● REQUEST
Reproduce the stretch from the line containing "Viewing this image, is" through the end of the records, requests included. Multiply every number in the answers, such as coordinates and distances, by 2.05 and round each result to the number of decimal places the original had, with halves rounded up. Leave the numbers in the requests unchanged.

● INFORMATION PROVIDED
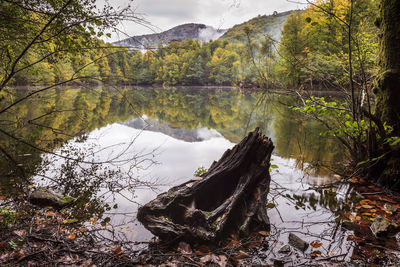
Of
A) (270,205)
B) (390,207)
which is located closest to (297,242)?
(270,205)

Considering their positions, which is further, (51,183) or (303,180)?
(303,180)

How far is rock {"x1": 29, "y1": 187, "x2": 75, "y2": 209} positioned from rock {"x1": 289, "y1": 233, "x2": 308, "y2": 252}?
4.19 m

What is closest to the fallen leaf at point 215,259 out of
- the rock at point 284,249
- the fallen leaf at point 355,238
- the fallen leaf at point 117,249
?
the rock at point 284,249

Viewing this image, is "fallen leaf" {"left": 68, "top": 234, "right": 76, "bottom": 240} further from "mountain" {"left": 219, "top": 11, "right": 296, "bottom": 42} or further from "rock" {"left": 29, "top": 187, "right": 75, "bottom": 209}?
"mountain" {"left": 219, "top": 11, "right": 296, "bottom": 42}

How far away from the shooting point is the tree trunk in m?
4.42

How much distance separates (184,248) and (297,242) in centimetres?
172

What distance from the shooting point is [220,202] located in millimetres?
4016

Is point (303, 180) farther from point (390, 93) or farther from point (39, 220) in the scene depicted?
point (39, 220)

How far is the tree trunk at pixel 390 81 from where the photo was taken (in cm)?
442

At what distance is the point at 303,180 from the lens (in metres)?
5.83

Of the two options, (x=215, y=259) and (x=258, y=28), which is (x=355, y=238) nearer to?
(x=215, y=259)

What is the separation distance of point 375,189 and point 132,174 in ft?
19.9

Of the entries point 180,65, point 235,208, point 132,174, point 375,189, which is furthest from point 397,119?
point 180,65

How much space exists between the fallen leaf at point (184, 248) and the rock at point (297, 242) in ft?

● PROBLEM SOLUTION
Viewing this image, is "fallen leaf" {"left": 68, "top": 234, "right": 76, "bottom": 240} further from "mountain" {"left": 219, "top": 11, "right": 296, "bottom": 42} or further from "rock" {"left": 29, "top": 187, "right": 75, "bottom": 209}?
"mountain" {"left": 449, "top": 23, "right": 607, "bottom": 86}

How far away from the shooting point is the tree trunk in m?
9.06

How much distance separates (184,248) and (297,242) in centimetres?
353

What distance from the shooting point is [220,202] located in millimetres?
8233

Is point (303, 180) farther from point (390, 93) or farther from point (39, 220) in the scene depicted?
point (80, 451)

How far is the tree trunk at pixel 390 81 from where the photo was taken (in cm)?
906

At what distance is the point at 303,180 from the lens (in metres)?
11.95

Of the two options, (x=215, y=259) and (x=258, y=28), which is (x=355, y=238) nearer to?
(x=441, y=531)

What is the separation distance of point 375,189 and point 132,174 in ft?
40.8

Of the entries point 180,65, point 235,208, point 132,174, point 375,189, which is furthest from point 397,119?
point 369,133

How much space exists between the fallen leaf at point (184, 248) and the rock at point (297, 242) in ft?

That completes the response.